Asphalt is an organic rock usually found in geological deposits, mostly associated with oil.
We mostly know it for its role in paving streets.
But sometimes, a geological occurrence can create the strangest lakes in the world: lakes of asphalt, which look like lakes from the space.
When subterranean bitumen (from which asphalt is mostly done) leaks to the surface, it creates a large puddle or lake, improperly called tar pits. By now, only on five places on Earth asphalt lakes have been found, all in the Western Hemisphere.
The largest asphalt lake is Pitch Lake (photos above), located at La Brea ("The Pitch" in Spanish) in southwest Trinidad Island (southern Carribean), 55 miles (90 km) from the capital Port-of-Spain. The lake covers about 40 ha and is 75 m deep, attracting annually about 20,000 visitors. It is mined for asphalt which is exported for high-quality road construction since the XIXth century. The origin of this lake is linked to deep faults in the connection with subduction under the Caribbean Plate of the Barbados Arc, which allowed oil from a deep deposit to be forced up millions of years ago.
The lighter elements in the oil evaporated, leaving
behind the heavier asphalt. The lake burbles, hisses and occasionally spits fire and its smell can be felt miles away, due to the sulfur which stinks like rotten-eggs.
The Trinidad Lake Asphalt Co exports $3 million worth of pitch annually.
In the asphalt, archaeologists found Amerindian pottery, along with the remains of prehistoric animals such as the mastodons and the giant sloth.
Asphalt lakes are areas of the death where many animals can get trapped and as they die, the asphalt preserves well their remains.
The lake holds reserves of six to ten million tons, which at the present rate of extraction would last for 400 years.
In Venezuela there's the second asphalt lake in the world: Guanoco (Bermudez) Lake (close to Macaraibo Lake), in the Orinoco basin.
The lake covers more than 445 hectares (1,100 acres) and contains an estimated 6,000,000 tons of asphalt.
It was used as a commercial source of asphalt from 1891 to 1935.
The third site where tar pits are found is The La Brea Tar Pits (Rancho La Brea Tar Pits), the famous cluster of small tar pits (one tar pit in photo center bellow) located in Hancock Park, in the urban heart of Los Angeles, California. Asphalt went up from the ground in this area for tens of thousands of years, reaching the surface on hundreds of sticky pools.
Methane gas also seeps up, causing bubbles which make the asphalt look like it's always boiling.
Asphalt and methane also appear under surrounding buildings, requiring special operations to remove it because it weakens the foundations of these buildings.
The "tar" pits were used as a source of asphalt (for use as low-grade fuel and for waterproofing and insulation) by early settlers of the Los Angeles area.
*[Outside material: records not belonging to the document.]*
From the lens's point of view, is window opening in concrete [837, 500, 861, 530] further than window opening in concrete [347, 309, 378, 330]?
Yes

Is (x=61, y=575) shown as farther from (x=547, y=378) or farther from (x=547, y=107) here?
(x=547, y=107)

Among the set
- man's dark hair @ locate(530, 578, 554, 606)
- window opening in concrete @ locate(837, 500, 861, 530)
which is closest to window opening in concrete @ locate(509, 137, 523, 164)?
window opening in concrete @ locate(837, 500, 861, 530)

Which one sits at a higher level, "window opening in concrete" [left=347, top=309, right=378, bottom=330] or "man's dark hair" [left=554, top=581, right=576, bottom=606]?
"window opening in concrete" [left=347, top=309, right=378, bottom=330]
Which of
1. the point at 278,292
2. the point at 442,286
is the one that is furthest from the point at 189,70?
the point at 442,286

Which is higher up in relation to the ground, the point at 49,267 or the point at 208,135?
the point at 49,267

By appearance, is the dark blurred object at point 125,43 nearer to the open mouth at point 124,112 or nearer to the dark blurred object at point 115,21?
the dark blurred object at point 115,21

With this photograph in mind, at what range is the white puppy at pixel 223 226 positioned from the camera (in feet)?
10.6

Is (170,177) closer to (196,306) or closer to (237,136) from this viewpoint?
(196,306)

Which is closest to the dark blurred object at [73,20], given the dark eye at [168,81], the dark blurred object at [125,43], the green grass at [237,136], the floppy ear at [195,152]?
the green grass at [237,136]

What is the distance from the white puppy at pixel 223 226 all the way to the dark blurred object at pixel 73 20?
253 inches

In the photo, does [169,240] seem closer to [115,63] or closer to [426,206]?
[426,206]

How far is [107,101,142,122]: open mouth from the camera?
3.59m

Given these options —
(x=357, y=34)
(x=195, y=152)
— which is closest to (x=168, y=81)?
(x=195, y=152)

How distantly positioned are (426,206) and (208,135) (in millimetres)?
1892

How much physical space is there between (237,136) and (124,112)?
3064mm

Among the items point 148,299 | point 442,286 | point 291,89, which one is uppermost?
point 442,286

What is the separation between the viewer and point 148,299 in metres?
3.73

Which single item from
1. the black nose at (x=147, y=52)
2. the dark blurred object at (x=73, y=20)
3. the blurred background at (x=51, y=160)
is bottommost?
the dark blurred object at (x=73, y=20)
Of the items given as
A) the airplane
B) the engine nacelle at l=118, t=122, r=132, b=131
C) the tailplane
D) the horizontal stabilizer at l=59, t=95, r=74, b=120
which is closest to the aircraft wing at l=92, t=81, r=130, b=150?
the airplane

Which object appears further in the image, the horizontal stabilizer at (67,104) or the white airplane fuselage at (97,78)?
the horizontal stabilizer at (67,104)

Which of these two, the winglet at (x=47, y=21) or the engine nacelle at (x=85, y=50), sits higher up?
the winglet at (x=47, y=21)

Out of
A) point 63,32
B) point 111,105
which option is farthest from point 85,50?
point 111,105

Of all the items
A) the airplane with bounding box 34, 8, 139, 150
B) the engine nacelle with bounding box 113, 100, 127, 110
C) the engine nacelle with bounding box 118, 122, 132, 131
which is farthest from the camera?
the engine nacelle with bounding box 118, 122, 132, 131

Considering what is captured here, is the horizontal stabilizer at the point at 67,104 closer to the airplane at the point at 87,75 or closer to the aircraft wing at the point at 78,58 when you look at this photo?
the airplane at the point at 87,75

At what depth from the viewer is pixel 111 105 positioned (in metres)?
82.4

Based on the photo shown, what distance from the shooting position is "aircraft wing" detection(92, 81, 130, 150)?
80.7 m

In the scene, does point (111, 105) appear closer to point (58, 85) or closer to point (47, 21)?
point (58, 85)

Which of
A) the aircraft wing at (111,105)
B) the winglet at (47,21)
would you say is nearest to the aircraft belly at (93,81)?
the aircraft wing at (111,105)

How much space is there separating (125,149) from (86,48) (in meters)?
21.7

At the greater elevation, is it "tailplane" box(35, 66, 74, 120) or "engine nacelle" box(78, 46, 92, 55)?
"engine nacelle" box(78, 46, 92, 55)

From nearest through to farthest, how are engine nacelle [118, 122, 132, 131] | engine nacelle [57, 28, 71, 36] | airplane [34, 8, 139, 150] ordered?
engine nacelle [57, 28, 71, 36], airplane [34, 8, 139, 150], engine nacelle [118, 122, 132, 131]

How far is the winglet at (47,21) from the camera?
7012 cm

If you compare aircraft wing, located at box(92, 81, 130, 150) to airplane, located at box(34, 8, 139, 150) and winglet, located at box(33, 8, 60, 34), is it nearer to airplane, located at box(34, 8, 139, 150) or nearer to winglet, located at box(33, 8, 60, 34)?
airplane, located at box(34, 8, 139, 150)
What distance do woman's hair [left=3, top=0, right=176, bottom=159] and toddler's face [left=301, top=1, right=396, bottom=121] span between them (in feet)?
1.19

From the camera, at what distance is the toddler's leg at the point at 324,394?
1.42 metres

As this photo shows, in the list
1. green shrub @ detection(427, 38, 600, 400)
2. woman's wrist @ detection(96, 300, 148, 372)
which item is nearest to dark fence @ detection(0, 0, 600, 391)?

These asphalt pools have always been traps for animals and plants, which were well fossilized.
For science, they offered a detailed inventory of species dating from the last ice age. The trapping pools were sometimes covered with layers of water, dust, and leaves. The asphalt fossilized the bones of trapped animals, turning them into a dark brown or black color.
The asphalt also preserved very small "microfossils", insects, scorpions, crustaceans, wood and plant remnants, and even pollen grains, so scientists could rebuild vanished environments.
The oldest organisms entrapped in these tar pits were dated 38,000 years old.
Besides animals, in the pits was discovered a partial skeleton of a Native American woman, 9,000 years old.
Among the prehistoric mammals species found in La Brea Tar Pits, there are mammoths (the photo bellow shows a retrace of an entrapped mammoth), mastodons, giant bears, huge ground sloths (2 m high), the saber-toothed cat, ancient bison, camels, wild horses, American cave lions, tapirs, ancient pronghorns as well as many current species from North and Central America but also birds, turtles, fish, snakes, salamanders, frogs and toads.
The park's location in a major urban center, the history of dramatic discoveries, and excellent presentation in a museum built around the fossilized remains make the La Brea Tar Pits a famous and accessible archaeological site.
But there are two other asphalt pits with fossils in southern California: in Carpinteria, Santa Barbara County and McKittrick, in Kern County.